Aku tak segan-segan untuk memarahi kakek tua itu di depan murid-muridnya. Tapi aku punya alasan apa untuk memarahinya. Mungkin aku dianggap sampah oleh kakek tua itu, ia mungkin merasakan sesuatu yang aku bayangkan tentang dirinya. 

Tapi, tidak mungkin ia sehebat itu, aku mungkin lebih hebat darinya mengenai perihal semesta. Kalau pun senja itu membekas sebelum gelap, lalu kau melukai bagian tubuhnya yang mana.

Kini senja mulai berdatangan, membuat gairah hidup sedang di ambang batas normal dari manusia sewajarnya, kadang ia berpikir bahwa sesuatu yang dilakukan bisa jadi salah di mata orang-orang yang lebih paham nilai religius. 

Ini mungkin semacam estetika hidupnya, setelah orang-orang punya kebiasaan menikmati harta, tahta, atau bahkan wanita. Karena menggemari potret senja, ia benar-benar paham kapan waktunya bahwa dalam keadaan itu ia harus mengurung diri.

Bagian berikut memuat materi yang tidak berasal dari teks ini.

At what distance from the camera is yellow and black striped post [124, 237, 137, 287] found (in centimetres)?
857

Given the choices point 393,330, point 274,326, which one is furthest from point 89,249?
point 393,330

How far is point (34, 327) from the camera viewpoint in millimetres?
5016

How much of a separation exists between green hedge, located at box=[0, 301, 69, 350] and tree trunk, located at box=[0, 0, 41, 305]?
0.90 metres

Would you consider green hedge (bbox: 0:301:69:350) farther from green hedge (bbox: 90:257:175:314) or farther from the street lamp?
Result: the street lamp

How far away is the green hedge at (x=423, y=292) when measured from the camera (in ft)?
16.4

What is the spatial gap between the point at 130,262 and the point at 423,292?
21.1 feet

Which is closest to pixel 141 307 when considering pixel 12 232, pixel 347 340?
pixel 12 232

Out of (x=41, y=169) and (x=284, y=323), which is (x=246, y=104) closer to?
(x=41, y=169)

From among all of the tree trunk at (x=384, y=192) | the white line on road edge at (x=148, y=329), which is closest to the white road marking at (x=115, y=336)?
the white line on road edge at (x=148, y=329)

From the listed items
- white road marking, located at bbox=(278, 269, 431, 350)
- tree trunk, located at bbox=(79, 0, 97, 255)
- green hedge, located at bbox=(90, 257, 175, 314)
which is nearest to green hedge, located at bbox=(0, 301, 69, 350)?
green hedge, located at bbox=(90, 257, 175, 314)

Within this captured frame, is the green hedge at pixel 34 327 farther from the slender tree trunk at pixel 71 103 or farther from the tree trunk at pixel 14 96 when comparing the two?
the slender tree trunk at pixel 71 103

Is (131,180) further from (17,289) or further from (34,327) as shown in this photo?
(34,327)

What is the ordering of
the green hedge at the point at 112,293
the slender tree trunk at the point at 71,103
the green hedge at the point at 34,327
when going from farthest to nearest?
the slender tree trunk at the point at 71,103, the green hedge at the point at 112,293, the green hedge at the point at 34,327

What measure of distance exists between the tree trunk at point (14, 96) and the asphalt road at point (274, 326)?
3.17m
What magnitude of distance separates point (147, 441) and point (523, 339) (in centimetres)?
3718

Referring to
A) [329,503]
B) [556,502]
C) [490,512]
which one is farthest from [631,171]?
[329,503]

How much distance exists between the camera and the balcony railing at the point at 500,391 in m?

Itu seakan tak dapat merubah sebuah pemahamannya, bahwa potret tentang senja adalah sebanding dengan perjalan pulang dengan kesadaran titik nol,  makna hidup, dan pertanyaan mengenai hakikat hidup. Bukankah perjalan menuju tuhan sangat banyak, tapi kendaraanya hanya ada satu. Jiwa yang pasrah!